= Extrait =
____

Erdogan : le choix du rapport de forces et de l’opportunisme
La Turquie cherche à se rendre indispensable auprès des parties en conflit dans son espace d’influence, ce qui lui permet d’affirmer une position originale, non alignée, qui renforce son image de leadership. Cette posture accroît la liberté d’action de la Turquie, qui peut ainsi jouer sur plusieurs tableaux, et lui permet de se profiler en médiateur potentiel en escomptant des bénéfices. L’exemple le plus illustratif est celui du positionnement original entre la Russie et l’Otan, dont elle est membre. Elle est utile, voire indispensable à la Russie pour de multiples raisons. La Turquie dispose de la maîtrise des détroits du Bosphore, ce qui conditionne l’accès immédiat des navires russes aux mers chaudes. Elle est un réceptacle important pour l’exportation des céréales et hydrocarbures russes, dont elle assure un recyclage qui permet de contourner les sanctions – le pétrole d’origine russe raffiné en Turquie devient un produit turc, et n’est donc plus l’objet d’embargo. L’ambiguïté de l’engagement otanien de la Turquie offre à la Russie l’opportunité de tenter une fracturation du front opposé par l’Alliance atlantique. L’acquisition de missiles S400 en est un exemple tangible, de même que les réserves à l’égard de l’adhésion de la Suède et de la Finlande à l’Otan. Toutefois, la Russie est également indispensable à la Turquie pour satisfaire ses besoins énergétiques et pour sa stratégie anti-kurde en Syrie.
Dans le même temps, la Turquie reste un partenaire indispensable à l’Otan, dont elle assure la défense du flanc sud, d’autant qu’elle exerce un soutien de l’Ukraine et que sa médiation a permis l’établissement de l’accord sur l’exportation des céréales ukrainiennes via la mer Noire (1). Si tel n’était pas le cas, l’achat des S400, le veto mis à l’adhésion de la Suède et (antérieurement) la Finlande à l’Otan, ou encore les opérations militaires menées contre les forces kurdes en Syrie auraient très certainement été des motifs de marginalisation, sinon de rupture. Ils ne sont restés que des motifs de crise que les Occidentaux se sont bien gardés d’amplifier pour ne pas s’aliéner ce partenaire embarrassant, mais indispensable.

____

= Matériel fourni =
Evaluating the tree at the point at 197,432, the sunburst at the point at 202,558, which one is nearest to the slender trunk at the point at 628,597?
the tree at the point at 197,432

____

= Travail demandé =
Selon l'extrait sur la position de la Turquie, que maîtrise ce pays qui conditionne l'accès immédiat des navires russes aux mers chaudes ? Le matériel fourni n'est pas utile ici.

= La réponse =
Les détroits du Bosphore.